==== AUSGEWÄHLTE TEXTSTELLE

URI: 
       # taz.de -- Proteste gegen Corona-Maßnahmen: Demokratie ohne Mundschutz
       
       > Steigende Infektionszahlen und mögliche Restriktionen könnten
       > Corona-Demos wieder wachsen lassen. Wie Behörden reagieren sollen, ist
       > umstritten.
       
   IMG Bild: War was? Anfang August demonstrieren tausende Menschen in Berlin gegen die Corona-Maßnahmen
       
       Am Samstag soll es weitergehen. In Stuttgart zum Beispiel will erneut die
       Initiative „Querdenken“ auf die Straße gehen, die dort seit Monaten die
       Proteste gegen Corona-Schutzmaßnahmen organisiert und die auch zur Berliner
       Großdemonstration vom vergangenen Samstag aufgerufen hatte. Ob es erneut zu
       einem Massenauflauf ohne Schutzmasken und Sicherheitsabstände, ähnlich wie
       am vergangenen Wochenende in der Hauptstadt, kommt, ist dennoch fraglich.
       Mit ihren regionalen Demonstrationen hatte die Szene in den vergangenen
       Wochen schließlich nur noch einige hundert Menschen angezogen.
       
       Dass die [1][Berliner Demonstration] mit ihren rund 20.000
       Teilnehmer*innen ([2][im Zahlensystem der Veranstalter*innen: bis zu 5
       Millionen]) der Bewegung einen neuen Schub verpasst hat, ist aber nicht
       komplett ausgeschlossen. Auch die steigenden Infektionszahlen und mögliche
       neue Restriktionen könnten die Demos in Zukunft wieder wachsen lassen.

========
==== BEREITGESTELLTES MATERIAL

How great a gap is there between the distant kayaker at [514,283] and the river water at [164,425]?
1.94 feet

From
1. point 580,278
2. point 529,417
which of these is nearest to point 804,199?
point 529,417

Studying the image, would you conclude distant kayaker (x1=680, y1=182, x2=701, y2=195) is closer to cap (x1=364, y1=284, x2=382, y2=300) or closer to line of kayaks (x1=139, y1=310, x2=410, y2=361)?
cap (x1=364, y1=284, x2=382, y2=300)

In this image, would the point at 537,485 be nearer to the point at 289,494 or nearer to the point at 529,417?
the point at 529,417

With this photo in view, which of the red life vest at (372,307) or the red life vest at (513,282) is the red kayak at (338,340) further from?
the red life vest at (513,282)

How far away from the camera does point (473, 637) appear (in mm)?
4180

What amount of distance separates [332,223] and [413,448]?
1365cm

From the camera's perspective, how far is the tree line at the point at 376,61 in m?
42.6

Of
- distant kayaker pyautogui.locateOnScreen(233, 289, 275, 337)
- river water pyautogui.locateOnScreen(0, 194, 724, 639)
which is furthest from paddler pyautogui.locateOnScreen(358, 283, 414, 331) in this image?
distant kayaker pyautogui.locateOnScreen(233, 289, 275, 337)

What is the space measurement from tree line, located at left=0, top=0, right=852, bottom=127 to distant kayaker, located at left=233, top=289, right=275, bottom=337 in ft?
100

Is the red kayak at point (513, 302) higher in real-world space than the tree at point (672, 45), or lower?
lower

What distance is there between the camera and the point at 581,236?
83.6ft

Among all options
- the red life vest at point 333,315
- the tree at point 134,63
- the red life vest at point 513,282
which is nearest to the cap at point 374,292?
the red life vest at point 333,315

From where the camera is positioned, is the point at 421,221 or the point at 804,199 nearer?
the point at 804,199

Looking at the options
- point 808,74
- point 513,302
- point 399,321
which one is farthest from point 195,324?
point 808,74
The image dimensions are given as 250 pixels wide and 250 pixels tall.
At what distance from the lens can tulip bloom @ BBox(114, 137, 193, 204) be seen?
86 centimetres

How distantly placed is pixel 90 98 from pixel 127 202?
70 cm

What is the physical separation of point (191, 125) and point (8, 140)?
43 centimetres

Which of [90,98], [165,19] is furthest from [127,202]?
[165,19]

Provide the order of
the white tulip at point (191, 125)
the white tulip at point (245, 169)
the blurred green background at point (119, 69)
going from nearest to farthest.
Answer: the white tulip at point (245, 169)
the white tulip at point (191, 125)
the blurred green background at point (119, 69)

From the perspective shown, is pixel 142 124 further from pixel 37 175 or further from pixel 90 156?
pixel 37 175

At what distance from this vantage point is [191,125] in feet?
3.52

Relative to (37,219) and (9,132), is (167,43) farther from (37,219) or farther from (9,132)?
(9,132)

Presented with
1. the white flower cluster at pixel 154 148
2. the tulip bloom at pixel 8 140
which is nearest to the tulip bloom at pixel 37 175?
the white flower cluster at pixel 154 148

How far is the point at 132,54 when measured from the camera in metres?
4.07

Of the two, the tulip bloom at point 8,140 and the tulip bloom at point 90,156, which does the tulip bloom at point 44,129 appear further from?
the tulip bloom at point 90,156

========

(WORUM ES GEHT):
Gib aus dem Artikel über die Corona-Proteste wortgetreu den Teil von „Am Samstag soll“ bis „ist dennoch fraglich.“ aus. Die Einträge haben hiermit nichts zu tun.

(ERGEBNIS DER AUFGABE):
Am Samstag soll es weitergehen. In Stuttgart zum Beispiel will erneut die
       Initiative „Querdenken“ auf die Straße gehen, die dort seit Monaten die
       Proteste gegen Corona-Schutzmaßnahmen organisiert und die auch zur Berliner
       Großdemonstration vom vergangenen Samstag aufgerufen hatte. Ob es erneut zu
       einem Massenauflauf ohne Schutzmasken und Sicherheitsabstände, ähnlich wie
       am vergangenen Wochenende in der Hauptstadt, kommt, ist dennoch fraglich.